News

AstraZeneca Shareholders at Odds over Pfizer Bid Rejection

23.05.2014 -

Some leading AstraZeneca shareholders were at odds over whether the British drugmaker made the right decision in rejecting Pfizer's final $118 billion bid to buy the company, news agencies report.

Schroder Investment Management, AstraZeneca's 12th-biggest shareholder with 2% of the company, urged the company's management to restart takeover talks with Pfizer. The UK arm of Fidelity Worldwide Investment, holder of the 18th largest stake in Astra, backed the British company's stance.

The division highlighted a split among investors following the collapse of a potential transaction, leaving many shareholders frustrated at missing out on a big windfall.

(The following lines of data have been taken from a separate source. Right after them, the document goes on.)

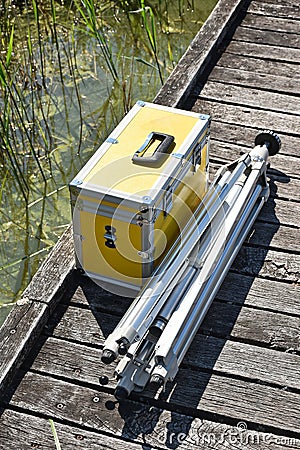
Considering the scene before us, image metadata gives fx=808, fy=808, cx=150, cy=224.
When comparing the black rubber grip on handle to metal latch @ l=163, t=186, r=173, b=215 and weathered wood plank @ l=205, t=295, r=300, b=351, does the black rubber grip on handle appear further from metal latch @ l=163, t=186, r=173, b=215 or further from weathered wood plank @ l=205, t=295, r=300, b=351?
weathered wood plank @ l=205, t=295, r=300, b=351

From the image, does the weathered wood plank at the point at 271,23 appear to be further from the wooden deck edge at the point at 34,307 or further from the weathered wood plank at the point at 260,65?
the wooden deck edge at the point at 34,307

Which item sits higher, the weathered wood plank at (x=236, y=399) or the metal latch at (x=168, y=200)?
the metal latch at (x=168, y=200)

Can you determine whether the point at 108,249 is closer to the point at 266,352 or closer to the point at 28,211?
the point at 266,352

Schroders said it was disappointed with the quick rejection by the AstraZeneca board" of an improved £55-a-share offer on May 19 and the decision by Pfizer to draw a premature end to these negotiations by calling its latest proposal final.

"Given the increase in the offer, we would encourage the AstraZeneca management to recommence their engagement with Pfizer, and subsequently their shareholders," the fund manager said.

Schroders' comments echoed those of other shareholders, including Jupiter Asset Management, which were dismayed at AstraZeneca's rejection of Pfizer's offer on Monday.

The anger, however, was not universal.

"I think Astra did the right thing. I don't think that Pfizer was a suitable partner," said Dominic Rossi, London-based Fidelity's global chief investment officer for equities commenting on his company's stance. He argued that the deal was motivated by Pfizer's desire to cut taxes.

Anne Richards, chief investment officer at Aberdeen Asset Management, which holds 2.4% of the British drugmaker, also said Pfizer's offer "certainly wasn't a knock-out."

Veteran fund manager Neil Woodford, who controls AstraZeneca shares in funds he runs for wealth manager St James's Place, said he was "relieved that AstraZeneca appears to have retained its independence."

Strict British takeover rules mean the angry stalemate between AstraZeneca and Pfizer is almost certain to end with no deal, unless AstraZeneca's board does a U-turn and recommends Pfizer's final offer before the May 26 legal cut-off date

Pfizer may not privately or publicly even suggest its willingness to raise its "final" rejected bid, unless a third party makes a higher offer.

"This restriction that prevents further negotiation on value is a consequence of Pfizer's actions," AstraZeneca chairman Leif Johansson said in a statement.

The deal would create the world's biggest drugs group, if by some remote chance it goes through.